- Источник:
☆ ☆ ☆ ☆

Как начиналась белорусская революция? Нужно ли в Беларуси запретить Баскова, Бабкину и российскую попсу? Чем белорусы отличаются от других славян? Каким будет белорусское Возрождение?

Об этом и не только Сяржук Долгушев рассказал интервью программе Studio X-97 сайта Charter97.org. Ведущий — Евгений Климакин.

Подписывайтесь на Youtube канал «Хартии-97» - charter97video. Поделитесь видео с друзьями. Ставьте лайки и пишите комментарии.

— Давай поговорим о «Вольном хоре», об этом нигде не было, ни в каких СМИ. Как для тебя это все началось?

— Все началось с песенной революции, происходившей в 2020 году, когда пели повсюду на улицах, когда пели во дворах, когда звучали наши песни на ступеньках филармонии и так далее. Были люди, для которых это была одна цель, для которых это было целое песенное движение. Вот так зародился «Вольный хор», а я — один из организаторов, создателей. У нас была настоящая семья, каждый занимался своим делом, но мы делали что-то общее.

Иногда никто не знал имен тех, кто присоединяется, тех, кто поет. Действительно, все было максимально секретно, каждый исполнял свою роль, каждый делал что-то в пользу белорусского возрождения, белорусской песни и те моменты я вспоминаю где-то c болью, где-то c чувством гордости. C чувством, что это было песенное возрождение Беларуси, когда в каждом уголочке звучала белорусская песня.

Я был также инициатором того, чтобы гимн «Пагоня» звучал повсюду. Вместе с Павлом Белоусом, который сейчас находится в тюрьме, мы активно популяризовали наш гимн. Выходили видео, в которых мы учили, как петь наш исконный гимн. Видео с оркестром (сейчас его не найти) набрало больше миллиона просмотров — это гимн «Пагоня».

Когда в торговом центре звучал гимн, люди с такими аплодисментами встречали «Вольный хор»! Задача была — максимально расширить наше песенное наследие. У меня появилось желание еще больше наших песен донести людям. Когда был день «выборов», я сделал наш первый песенник. Он назывался «Годныя песні». Бело-красно-белый. Просто песни, которые больше всего любили и пели белорусы и в 2020 году, и вообще, это песни, которые очень сильно откликались всем.

— А расскажи немного о внутренней кухне, как это все происходило? Ты придумывал, кто-то другой, что сегодня в конкретном месте, в торговом центре встречаются люди и поют «Пагоню».

☆ ☆ ☆ ☆

- Формулировка задания:
Перечислите всех людей, которые названы в интервью и по имени, и по фамилии. Записи взяты из другого источника и с интервью не связаны.

☆ ☆ ☆ ☆

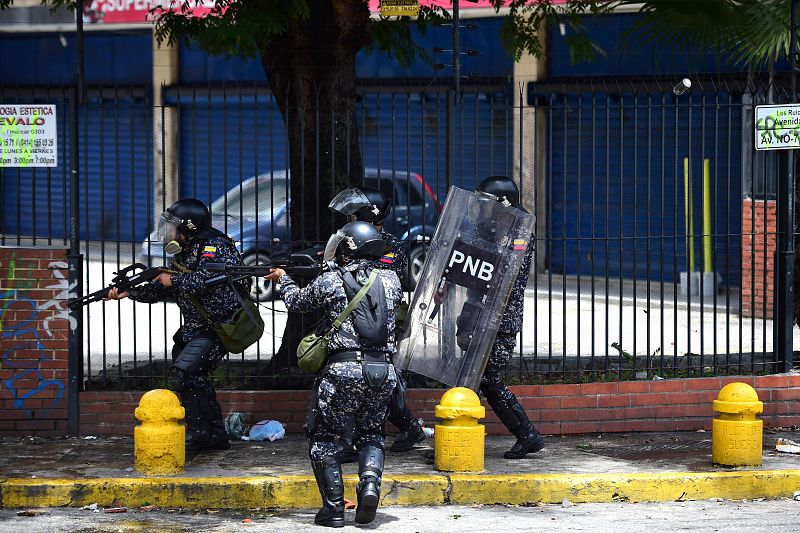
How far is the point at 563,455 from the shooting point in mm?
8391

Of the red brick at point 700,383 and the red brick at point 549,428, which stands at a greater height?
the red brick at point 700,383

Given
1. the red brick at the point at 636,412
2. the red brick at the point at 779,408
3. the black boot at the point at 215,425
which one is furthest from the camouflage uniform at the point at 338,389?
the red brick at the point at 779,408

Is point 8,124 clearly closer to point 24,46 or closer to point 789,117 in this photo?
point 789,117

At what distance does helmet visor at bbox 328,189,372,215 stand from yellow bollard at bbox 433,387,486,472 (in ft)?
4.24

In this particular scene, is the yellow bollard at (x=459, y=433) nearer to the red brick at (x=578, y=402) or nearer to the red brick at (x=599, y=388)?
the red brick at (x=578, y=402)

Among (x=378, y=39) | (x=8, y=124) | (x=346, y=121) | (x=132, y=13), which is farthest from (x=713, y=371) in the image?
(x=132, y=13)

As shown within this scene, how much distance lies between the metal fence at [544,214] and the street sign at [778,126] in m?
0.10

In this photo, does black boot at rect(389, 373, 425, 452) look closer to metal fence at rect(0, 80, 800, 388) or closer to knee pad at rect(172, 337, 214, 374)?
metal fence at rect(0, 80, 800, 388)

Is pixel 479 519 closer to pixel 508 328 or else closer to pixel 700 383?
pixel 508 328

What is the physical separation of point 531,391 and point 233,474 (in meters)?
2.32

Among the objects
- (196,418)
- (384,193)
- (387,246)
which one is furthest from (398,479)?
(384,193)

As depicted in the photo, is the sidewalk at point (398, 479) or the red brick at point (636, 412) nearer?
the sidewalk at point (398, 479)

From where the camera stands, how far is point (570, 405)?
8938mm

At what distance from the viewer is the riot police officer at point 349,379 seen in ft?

☆ ☆ ☆ ☆

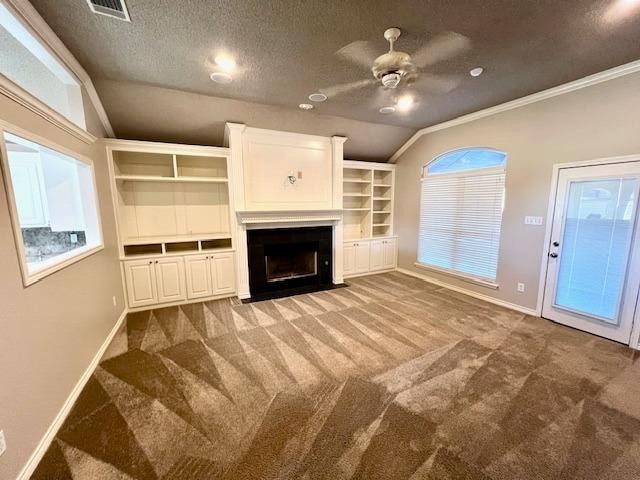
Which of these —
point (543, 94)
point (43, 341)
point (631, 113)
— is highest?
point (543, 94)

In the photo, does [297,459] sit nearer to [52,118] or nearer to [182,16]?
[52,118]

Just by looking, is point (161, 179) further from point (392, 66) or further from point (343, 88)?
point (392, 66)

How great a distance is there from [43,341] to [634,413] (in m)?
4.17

☆ ☆ ☆ ☆

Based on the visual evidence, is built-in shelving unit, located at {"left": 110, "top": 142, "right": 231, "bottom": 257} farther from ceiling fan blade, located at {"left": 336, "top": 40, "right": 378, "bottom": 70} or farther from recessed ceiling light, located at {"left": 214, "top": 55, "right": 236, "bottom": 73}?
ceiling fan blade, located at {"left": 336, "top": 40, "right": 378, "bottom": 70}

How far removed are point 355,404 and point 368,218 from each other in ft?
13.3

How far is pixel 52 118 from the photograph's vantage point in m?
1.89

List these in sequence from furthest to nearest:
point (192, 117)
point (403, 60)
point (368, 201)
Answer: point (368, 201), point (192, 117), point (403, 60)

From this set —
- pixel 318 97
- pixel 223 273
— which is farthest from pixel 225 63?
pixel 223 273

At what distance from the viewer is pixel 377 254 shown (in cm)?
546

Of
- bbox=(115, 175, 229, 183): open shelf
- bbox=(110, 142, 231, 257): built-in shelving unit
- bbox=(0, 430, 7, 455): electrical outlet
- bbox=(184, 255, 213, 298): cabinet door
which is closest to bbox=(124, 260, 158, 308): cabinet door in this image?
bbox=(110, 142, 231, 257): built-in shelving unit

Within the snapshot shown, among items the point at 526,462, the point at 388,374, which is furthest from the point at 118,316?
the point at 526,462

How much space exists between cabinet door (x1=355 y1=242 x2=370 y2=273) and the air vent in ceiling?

☆ ☆ ☆ ☆

- Письменное решение:
Сяржук Долгушев, Евгений Климакин, Павел Белоус.